親族間売買は税務署にマークされる?贈与税の課税対象となるのは?
「親族間売買は税務署にマークされて贈与税の対象になる」という話を聞いて不安になったという方もいらっしゃるのではないでしょうか。親族間売買だという理由だけで、必ずしも課税対象とされるわけではありませんが、売買の価格設定を誤ると、売却が完了した後、思わぬ請求を受けることがあります。
この記事では、親族間売買が税務署にマークされやすい理由と、課税を回避する方法について解説します。
1.親族間売買が税務署にマークされるのはなぜ?
親族間での不動産売買は、通常の売買よりも税務署から厳しくチェックされます。なぜ親族の売買というだけで厳しいチェックを受けるのでしょうか。その理由について説明します。
(1)親族間の「売買」は一般的ではない
一つ目の理由として、そもそも「売買」という形は、親族間での不動産譲渡の方法としては一般的ではないということが挙げられます。相続や贈与という形式を取れば、わざわざ代金を支払う必要はないのに、敢えて売買という形式を取るのはなぜか、という観点が税務署から疑いをかけられる要因となっています。
実際にはさまざまな理由から、贈与や相続ではなく売買による譲渡を必要とする方がいらっしゃるのですが、残念ながら税務署のチェックではそのような事情は汲み取られません。

#### 作業内容
1. 親族間売買に関する文章のうち、「1.親族間売買が税務署にマークされるのはなぜ?」を含む箇所から始めて「うな事情は汲み取られません。」の後で止め、その範囲を一字一句たがえず写し取ってください。
2. 親族間売買に関する文章の要点を二文でまとめてください。

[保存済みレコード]
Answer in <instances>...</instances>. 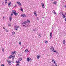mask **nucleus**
Returning <instances> with one entry per match:
<instances>
[{"instance_id":"1","label":"nucleus","mask_w":66,"mask_h":66,"mask_svg":"<svg viewBox=\"0 0 66 66\" xmlns=\"http://www.w3.org/2000/svg\"><path fill=\"white\" fill-rule=\"evenodd\" d=\"M30 22V21L28 20H27V21H24L22 23V25L23 26H25V27L27 26L28 27V25H27V23H29Z\"/></svg>"},{"instance_id":"2","label":"nucleus","mask_w":66,"mask_h":66,"mask_svg":"<svg viewBox=\"0 0 66 66\" xmlns=\"http://www.w3.org/2000/svg\"><path fill=\"white\" fill-rule=\"evenodd\" d=\"M15 57V56H13L12 55H11L9 56V57H8V59H12V58L13 59H14Z\"/></svg>"},{"instance_id":"3","label":"nucleus","mask_w":66,"mask_h":66,"mask_svg":"<svg viewBox=\"0 0 66 66\" xmlns=\"http://www.w3.org/2000/svg\"><path fill=\"white\" fill-rule=\"evenodd\" d=\"M18 28H19V26H14V29L16 31L18 30Z\"/></svg>"},{"instance_id":"4","label":"nucleus","mask_w":66,"mask_h":66,"mask_svg":"<svg viewBox=\"0 0 66 66\" xmlns=\"http://www.w3.org/2000/svg\"><path fill=\"white\" fill-rule=\"evenodd\" d=\"M52 61L53 64H54L55 65H56V62L55 61H54V60L53 59H52Z\"/></svg>"},{"instance_id":"5","label":"nucleus","mask_w":66,"mask_h":66,"mask_svg":"<svg viewBox=\"0 0 66 66\" xmlns=\"http://www.w3.org/2000/svg\"><path fill=\"white\" fill-rule=\"evenodd\" d=\"M7 62H8V64L9 65H11V62L9 60H7Z\"/></svg>"},{"instance_id":"6","label":"nucleus","mask_w":66,"mask_h":66,"mask_svg":"<svg viewBox=\"0 0 66 66\" xmlns=\"http://www.w3.org/2000/svg\"><path fill=\"white\" fill-rule=\"evenodd\" d=\"M39 58H40V55H38L37 56V59L38 60H39Z\"/></svg>"},{"instance_id":"7","label":"nucleus","mask_w":66,"mask_h":66,"mask_svg":"<svg viewBox=\"0 0 66 66\" xmlns=\"http://www.w3.org/2000/svg\"><path fill=\"white\" fill-rule=\"evenodd\" d=\"M50 50H51L52 51H53L54 50V48L53 46H51L50 47Z\"/></svg>"},{"instance_id":"8","label":"nucleus","mask_w":66,"mask_h":66,"mask_svg":"<svg viewBox=\"0 0 66 66\" xmlns=\"http://www.w3.org/2000/svg\"><path fill=\"white\" fill-rule=\"evenodd\" d=\"M27 60L28 61H30H30H32V59H31V58H30H30H28L27 59Z\"/></svg>"},{"instance_id":"9","label":"nucleus","mask_w":66,"mask_h":66,"mask_svg":"<svg viewBox=\"0 0 66 66\" xmlns=\"http://www.w3.org/2000/svg\"><path fill=\"white\" fill-rule=\"evenodd\" d=\"M16 3H17V4H19V5H20V6L21 5V3H20V2H17Z\"/></svg>"},{"instance_id":"10","label":"nucleus","mask_w":66,"mask_h":66,"mask_svg":"<svg viewBox=\"0 0 66 66\" xmlns=\"http://www.w3.org/2000/svg\"><path fill=\"white\" fill-rule=\"evenodd\" d=\"M52 32H51L50 34V39H51V37H52Z\"/></svg>"},{"instance_id":"11","label":"nucleus","mask_w":66,"mask_h":66,"mask_svg":"<svg viewBox=\"0 0 66 66\" xmlns=\"http://www.w3.org/2000/svg\"><path fill=\"white\" fill-rule=\"evenodd\" d=\"M11 4H12V3H11V2H10V3L8 4V6H11Z\"/></svg>"},{"instance_id":"12","label":"nucleus","mask_w":66,"mask_h":66,"mask_svg":"<svg viewBox=\"0 0 66 66\" xmlns=\"http://www.w3.org/2000/svg\"><path fill=\"white\" fill-rule=\"evenodd\" d=\"M12 15H11L10 16L9 19L10 21H11V20H12Z\"/></svg>"},{"instance_id":"13","label":"nucleus","mask_w":66,"mask_h":66,"mask_svg":"<svg viewBox=\"0 0 66 66\" xmlns=\"http://www.w3.org/2000/svg\"><path fill=\"white\" fill-rule=\"evenodd\" d=\"M13 14L15 16H17V15H18V13H16V12H14Z\"/></svg>"},{"instance_id":"14","label":"nucleus","mask_w":66,"mask_h":66,"mask_svg":"<svg viewBox=\"0 0 66 66\" xmlns=\"http://www.w3.org/2000/svg\"><path fill=\"white\" fill-rule=\"evenodd\" d=\"M16 52L15 51L13 52H12V54H16Z\"/></svg>"},{"instance_id":"15","label":"nucleus","mask_w":66,"mask_h":66,"mask_svg":"<svg viewBox=\"0 0 66 66\" xmlns=\"http://www.w3.org/2000/svg\"><path fill=\"white\" fill-rule=\"evenodd\" d=\"M21 16L22 17H24V16H25V14H21Z\"/></svg>"},{"instance_id":"16","label":"nucleus","mask_w":66,"mask_h":66,"mask_svg":"<svg viewBox=\"0 0 66 66\" xmlns=\"http://www.w3.org/2000/svg\"><path fill=\"white\" fill-rule=\"evenodd\" d=\"M17 64H19L20 62L19 61H16L15 62Z\"/></svg>"},{"instance_id":"17","label":"nucleus","mask_w":66,"mask_h":66,"mask_svg":"<svg viewBox=\"0 0 66 66\" xmlns=\"http://www.w3.org/2000/svg\"><path fill=\"white\" fill-rule=\"evenodd\" d=\"M53 3L54 4H55V5H56V2L55 1L53 2Z\"/></svg>"},{"instance_id":"18","label":"nucleus","mask_w":66,"mask_h":66,"mask_svg":"<svg viewBox=\"0 0 66 66\" xmlns=\"http://www.w3.org/2000/svg\"><path fill=\"white\" fill-rule=\"evenodd\" d=\"M34 15H35V16H37V14H36V12H34Z\"/></svg>"},{"instance_id":"19","label":"nucleus","mask_w":66,"mask_h":66,"mask_svg":"<svg viewBox=\"0 0 66 66\" xmlns=\"http://www.w3.org/2000/svg\"><path fill=\"white\" fill-rule=\"evenodd\" d=\"M12 13H13V14L14 13H15V12H16V11H15L14 10H12Z\"/></svg>"},{"instance_id":"20","label":"nucleus","mask_w":66,"mask_h":66,"mask_svg":"<svg viewBox=\"0 0 66 66\" xmlns=\"http://www.w3.org/2000/svg\"><path fill=\"white\" fill-rule=\"evenodd\" d=\"M62 15H63V18H66V16L65 15H64L63 14H62Z\"/></svg>"},{"instance_id":"21","label":"nucleus","mask_w":66,"mask_h":66,"mask_svg":"<svg viewBox=\"0 0 66 66\" xmlns=\"http://www.w3.org/2000/svg\"><path fill=\"white\" fill-rule=\"evenodd\" d=\"M25 52H29V51L28 50H25Z\"/></svg>"},{"instance_id":"22","label":"nucleus","mask_w":66,"mask_h":66,"mask_svg":"<svg viewBox=\"0 0 66 66\" xmlns=\"http://www.w3.org/2000/svg\"><path fill=\"white\" fill-rule=\"evenodd\" d=\"M19 59L20 60V61H21L22 60V58H20Z\"/></svg>"},{"instance_id":"23","label":"nucleus","mask_w":66,"mask_h":66,"mask_svg":"<svg viewBox=\"0 0 66 66\" xmlns=\"http://www.w3.org/2000/svg\"><path fill=\"white\" fill-rule=\"evenodd\" d=\"M54 12H53V13H54V14H56V12H55V11H53Z\"/></svg>"},{"instance_id":"24","label":"nucleus","mask_w":66,"mask_h":66,"mask_svg":"<svg viewBox=\"0 0 66 66\" xmlns=\"http://www.w3.org/2000/svg\"><path fill=\"white\" fill-rule=\"evenodd\" d=\"M5 4L7 3V0H5Z\"/></svg>"},{"instance_id":"25","label":"nucleus","mask_w":66,"mask_h":66,"mask_svg":"<svg viewBox=\"0 0 66 66\" xmlns=\"http://www.w3.org/2000/svg\"><path fill=\"white\" fill-rule=\"evenodd\" d=\"M8 26H9V27H10V26H11V24H8Z\"/></svg>"},{"instance_id":"26","label":"nucleus","mask_w":66,"mask_h":66,"mask_svg":"<svg viewBox=\"0 0 66 66\" xmlns=\"http://www.w3.org/2000/svg\"><path fill=\"white\" fill-rule=\"evenodd\" d=\"M15 34V32L14 31H13V32H12V35H14V34Z\"/></svg>"},{"instance_id":"27","label":"nucleus","mask_w":66,"mask_h":66,"mask_svg":"<svg viewBox=\"0 0 66 66\" xmlns=\"http://www.w3.org/2000/svg\"><path fill=\"white\" fill-rule=\"evenodd\" d=\"M63 42V44H65V40H64Z\"/></svg>"},{"instance_id":"28","label":"nucleus","mask_w":66,"mask_h":66,"mask_svg":"<svg viewBox=\"0 0 66 66\" xmlns=\"http://www.w3.org/2000/svg\"><path fill=\"white\" fill-rule=\"evenodd\" d=\"M33 31H34L35 32L36 31V29H33Z\"/></svg>"},{"instance_id":"29","label":"nucleus","mask_w":66,"mask_h":66,"mask_svg":"<svg viewBox=\"0 0 66 66\" xmlns=\"http://www.w3.org/2000/svg\"><path fill=\"white\" fill-rule=\"evenodd\" d=\"M19 44L20 45H21V42H19Z\"/></svg>"},{"instance_id":"30","label":"nucleus","mask_w":66,"mask_h":66,"mask_svg":"<svg viewBox=\"0 0 66 66\" xmlns=\"http://www.w3.org/2000/svg\"><path fill=\"white\" fill-rule=\"evenodd\" d=\"M21 10L22 11V12H23V10H22V8H21Z\"/></svg>"},{"instance_id":"31","label":"nucleus","mask_w":66,"mask_h":66,"mask_svg":"<svg viewBox=\"0 0 66 66\" xmlns=\"http://www.w3.org/2000/svg\"><path fill=\"white\" fill-rule=\"evenodd\" d=\"M2 51L3 52H4V48H2Z\"/></svg>"},{"instance_id":"32","label":"nucleus","mask_w":66,"mask_h":66,"mask_svg":"<svg viewBox=\"0 0 66 66\" xmlns=\"http://www.w3.org/2000/svg\"><path fill=\"white\" fill-rule=\"evenodd\" d=\"M56 54H59V52H56Z\"/></svg>"},{"instance_id":"33","label":"nucleus","mask_w":66,"mask_h":66,"mask_svg":"<svg viewBox=\"0 0 66 66\" xmlns=\"http://www.w3.org/2000/svg\"><path fill=\"white\" fill-rule=\"evenodd\" d=\"M42 5L43 6H44V3H42Z\"/></svg>"},{"instance_id":"34","label":"nucleus","mask_w":66,"mask_h":66,"mask_svg":"<svg viewBox=\"0 0 66 66\" xmlns=\"http://www.w3.org/2000/svg\"><path fill=\"white\" fill-rule=\"evenodd\" d=\"M42 7H43V8H45V6H44V5L43 6H42Z\"/></svg>"},{"instance_id":"35","label":"nucleus","mask_w":66,"mask_h":66,"mask_svg":"<svg viewBox=\"0 0 66 66\" xmlns=\"http://www.w3.org/2000/svg\"><path fill=\"white\" fill-rule=\"evenodd\" d=\"M2 5H4V2L3 3H2Z\"/></svg>"},{"instance_id":"36","label":"nucleus","mask_w":66,"mask_h":66,"mask_svg":"<svg viewBox=\"0 0 66 66\" xmlns=\"http://www.w3.org/2000/svg\"><path fill=\"white\" fill-rule=\"evenodd\" d=\"M5 31L6 32H8V31L6 29L5 30Z\"/></svg>"},{"instance_id":"37","label":"nucleus","mask_w":66,"mask_h":66,"mask_svg":"<svg viewBox=\"0 0 66 66\" xmlns=\"http://www.w3.org/2000/svg\"><path fill=\"white\" fill-rule=\"evenodd\" d=\"M45 43L46 44H47V43H48V41H46L45 42Z\"/></svg>"},{"instance_id":"38","label":"nucleus","mask_w":66,"mask_h":66,"mask_svg":"<svg viewBox=\"0 0 66 66\" xmlns=\"http://www.w3.org/2000/svg\"><path fill=\"white\" fill-rule=\"evenodd\" d=\"M16 66H20V65L19 64H16Z\"/></svg>"},{"instance_id":"39","label":"nucleus","mask_w":66,"mask_h":66,"mask_svg":"<svg viewBox=\"0 0 66 66\" xmlns=\"http://www.w3.org/2000/svg\"><path fill=\"white\" fill-rule=\"evenodd\" d=\"M11 15L12 16L13 15V13H11Z\"/></svg>"},{"instance_id":"40","label":"nucleus","mask_w":66,"mask_h":66,"mask_svg":"<svg viewBox=\"0 0 66 66\" xmlns=\"http://www.w3.org/2000/svg\"><path fill=\"white\" fill-rule=\"evenodd\" d=\"M1 66H4V64H2L1 65Z\"/></svg>"},{"instance_id":"41","label":"nucleus","mask_w":66,"mask_h":66,"mask_svg":"<svg viewBox=\"0 0 66 66\" xmlns=\"http://www.w3.org/2000/svg\"><path fill=\"white\" fill-rule=\"evenodd\" d=\"M53 52H56V51H54V50L53 51Z\"/></svg>"},{"instance_id":"42","label":"nucleus","mask_w":66,"mask_h":66,"mask_svg":"<svg viewBox=\"0 0 66 66\" xmlns=\"http://www.w3.org/2000/svg\"><path fill=\"white\" fill-rule=\"evenodd\" d=\"M64 7H65V8L66 9V5H64Z\"/></svg>"},{"instance_id":"43","label":"nucleus","mask_w":66,"mask_h":66,"mask_svg":"<svg viewBox=\"0 0 66 66\" xmlns=\"http://www.w3.org/2000/svg\"><path fill=\"white\" fill-rule=\"evenodd\" d=\"M18 56H20V54H19Z\"/></svg>"},{"instance_id":"44","label":"nucleus","mask_w":66,"mask_h":66,"mask_svg":"<svg viewBox=\"0 0 66 66\" xmlns=\"http://www.w3.org/2000/svg\"><path fill=\"white\" fill-rule=\"evenodd\" d=\"M57 64H55V66H57Z\"/></svg>"},{"instance_id":"45","label":"nucleus","mask_w":66,"mask_h":66,"mask_svg":"<svg viewBox=\"0 0 66 66\" xmlns=\"http://www.w3.org/2000/svg\"><path fill=\"white\" fill-rule=\"evenodd\" d=\"M3 28L4 29H5V28L4 27H3Z\"/></svg>"},{"instance_id":"46","label":"nucleus","mask_w":66,"mask_h":66,"mask_svg":"<svg viewBox=\"0 0 66 66\" xmlns=\"http://www.w3.org/2000/svg\"><path fill=\"white\" fill-rule=\"evenodd\" d=\"M65 15H66V13H65Z\"/></svg>"},{"instance_id":"47","label":"nucleus","mask_w":66,"mask_h":66,"mask_svg":"<svg viewBox=\"0 0 66 66\" xmlns=\"http://www.w3.org/2000/svg\"><path fill=\"white\" fill-rule=\"evenodd\" d=\"M24 17H26V16H24Z\"/></svg>"},{"instance_id":"48","label":"nucleus","mask_w":66,"mask_h":66,"mask_svg":"<svg viewBox=\"0 0 66 66\" xmlns=\"http://www.w3.org/2000/svg\"><path fill=\"white\" fill-rule=\"evenodd\" d=\"M44 18V17H43V18Z\"/></svg>"},{"instance_id":"49","label":"nucleus","mask_w":66,"mask_h":66,"mask_svg":"<svg viewBox=\"0 0 66 66\" xmlns=\"http://www.w3.org/2000/svg\"><path fill=\"white\" fill-rule=\"evenodd\" d=\"M52 0V1H53V0Z\"/></svg>"},{"instance_id":"50","label":"nucleus","mask_w":66,"mask_h":66,"mask_svg":"<svg viewBox=\"0 0 66 66\" xmlns=\"http://www.w3.org/2000/svg\"><path fill=\"white\" fill-rule=\"evenodd\" d=\"M3 18H4V17H3Z\"/></svg>"}]
</instances>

#### 解答例
1.
1.親族間売買が税務署にマークされるのはなぜ?
親族間での不動産売買は、通常の売買よりも税務署から厳しくチェックされます。なぜ親族の売買というだけで厳しいチェックを受けるのでしょうか。その理由について説明します。
(1)親族間の「売買」は一般的ではない
一つ目の理由として、そもそも「売買」という形は、親族間での不動産譲渡の方法としては一般的ではないということが挙げられます。相続や贈与という形式を取れば、わざわざ代金を支払う必要はないのに、敢えて売買という形式を取るのはなぜか、という観点が税務署から疑いをかけられる要因となっています。
実際にはさまざまな理由から、贈与や相続ではなく売買による譲渡を必要とする方がいらっしゃるのですが、残念ながら税務署のチェックではそのような事情は汲み取られません。

2. 親族間での不動産売買は通常の売買よりも税務署から厳しくチェックされ、価格設定を誤ると売却完了後に思わぬ請求を受けることがある。その理由の一つは、相続や贈与なら代金を支払う必要がないのに、親族間で敢えて売買という一般的でない形式を取ることが、税務署から疑いをかけられる要因になるためである。